▶ **TASK DESCRIPTION**: Copy out the records below, swapping each occurrence of "camera" for "observer" and leaving every other word untouched.

__________

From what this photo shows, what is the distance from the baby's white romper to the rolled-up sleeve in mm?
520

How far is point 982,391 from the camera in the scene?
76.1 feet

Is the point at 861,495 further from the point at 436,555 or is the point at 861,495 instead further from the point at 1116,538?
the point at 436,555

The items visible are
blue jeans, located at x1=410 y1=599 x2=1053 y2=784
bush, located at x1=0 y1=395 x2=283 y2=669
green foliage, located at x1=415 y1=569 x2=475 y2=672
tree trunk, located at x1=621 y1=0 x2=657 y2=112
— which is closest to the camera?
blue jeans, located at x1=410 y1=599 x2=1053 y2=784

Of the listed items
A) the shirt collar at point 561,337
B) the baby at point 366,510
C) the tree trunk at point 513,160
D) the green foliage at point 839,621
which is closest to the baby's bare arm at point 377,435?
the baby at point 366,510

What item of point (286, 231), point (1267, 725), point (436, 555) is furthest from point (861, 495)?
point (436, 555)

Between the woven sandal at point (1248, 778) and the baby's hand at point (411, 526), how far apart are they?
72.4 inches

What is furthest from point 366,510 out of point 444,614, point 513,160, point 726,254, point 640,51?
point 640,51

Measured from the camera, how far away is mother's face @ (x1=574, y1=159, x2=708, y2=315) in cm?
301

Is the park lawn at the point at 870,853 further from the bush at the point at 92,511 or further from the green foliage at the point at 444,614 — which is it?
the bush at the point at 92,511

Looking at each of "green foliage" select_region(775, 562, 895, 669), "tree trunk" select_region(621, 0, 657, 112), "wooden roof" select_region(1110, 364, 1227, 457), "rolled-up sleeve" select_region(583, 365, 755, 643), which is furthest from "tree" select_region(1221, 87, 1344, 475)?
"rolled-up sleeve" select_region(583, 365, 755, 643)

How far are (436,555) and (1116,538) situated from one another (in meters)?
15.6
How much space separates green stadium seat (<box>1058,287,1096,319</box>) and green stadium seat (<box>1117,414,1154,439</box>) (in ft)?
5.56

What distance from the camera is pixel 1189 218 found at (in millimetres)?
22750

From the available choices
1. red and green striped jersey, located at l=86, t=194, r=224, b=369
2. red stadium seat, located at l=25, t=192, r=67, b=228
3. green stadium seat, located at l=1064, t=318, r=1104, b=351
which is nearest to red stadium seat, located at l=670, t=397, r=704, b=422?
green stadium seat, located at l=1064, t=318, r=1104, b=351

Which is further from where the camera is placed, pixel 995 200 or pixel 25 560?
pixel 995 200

__________

▶ **THE REPLY**:
From what this photo shows, what is the distance from the baby's white romper to the rolled-up sleeve in mm?
520

How far is point 982,391 from the observer in the scene?
76.1 feet

Is the point at 861,495 further from the point at 436,555 or is the point at 861,495 instead further from the point at 1116,538?
the point at 436,555

The items visible are
blue jeans, located at x1=410 y1=599 x2=1053 y2=784
bush, located at x1=0 y1=395 x2=283 y2=669
green foliage, located at x1=415 y1=569 x2=475 y2=672
tree trunk, located at x1=621 y1=0 x2=657 y2=112
— which is closest to the observer?
blue jeans, located at x1=410 y1=599 x2=1053 y2=784

Of the listed items
A) the shirt collar at point 561,337
B) the baby at point 366,510
C) the tree trunk at point 513,160
D) the green foliage at point 839,621
which is closest to the baby's bare arm at point 377,435?
the baby at point 366,510

What item of point (286, 231), point (1267, 725), point (436, 555) is furthest from point (861, 495)?
point (436, 555)

Between the woven sandal at point (1248, 778) and the baby's hand at point (411, 526), how far apart are they?
72.4 inches

What is furthest from point 366,510 out of point 444,614, point 513,160, point 726,254, point 640,51?
point 640,51

Measured from the observer, how far away is mother's face @ (x1=574, y1=159, x2=708, y2=315) in cm?
301

Is the park lawn at the point at 870,853 further from the bush at the point at 92,511 or further from the green foliage at the point at 444,614 — which is it?
the bush at the point at 92,511

Looking at each of "green foliage" select_region(775, 562, 895, 669), "tree trunk" select_region(621, 0, 657, 112), "wooden roof" select_region(1110, 364, 1227, 457), "rolled-up sleeve" select_region(583, 365, 755, 643), which is furthest from "tree" select_region(1221, 87, 1344, 475)?
"rolled-up sleeve" select_region(583, 365, 755, 643)

How far are (436,555) and (1116,538) situated from one another (in meters)?
15.6
How much space separates green stadium seat (<box>1058,287,1096,319</box>) and green stadium seat (<box>1117,414,1154,439</box>) (in ft)?
5.56

What distance from the observer is pixel 1189 218 found at (in millimetres)?
22750

From the available choices
1. red and green striped jersey, located at l=86, t=194, r=224, b=369
2. red stadium seat, located at l=25, t=192, r=67, b=228
3. green stadium seat, located at l=1064, t=318, r=1104, b=351
which is nearest to red stadium seat, located at l=670, t=397, r=704, b=422?
green stadium seat, located at l=1064, t=318, r=1104, b=351

Which is further from where the observer is placed, pixel 995 200 or pixel 25 560?
pixel 995 200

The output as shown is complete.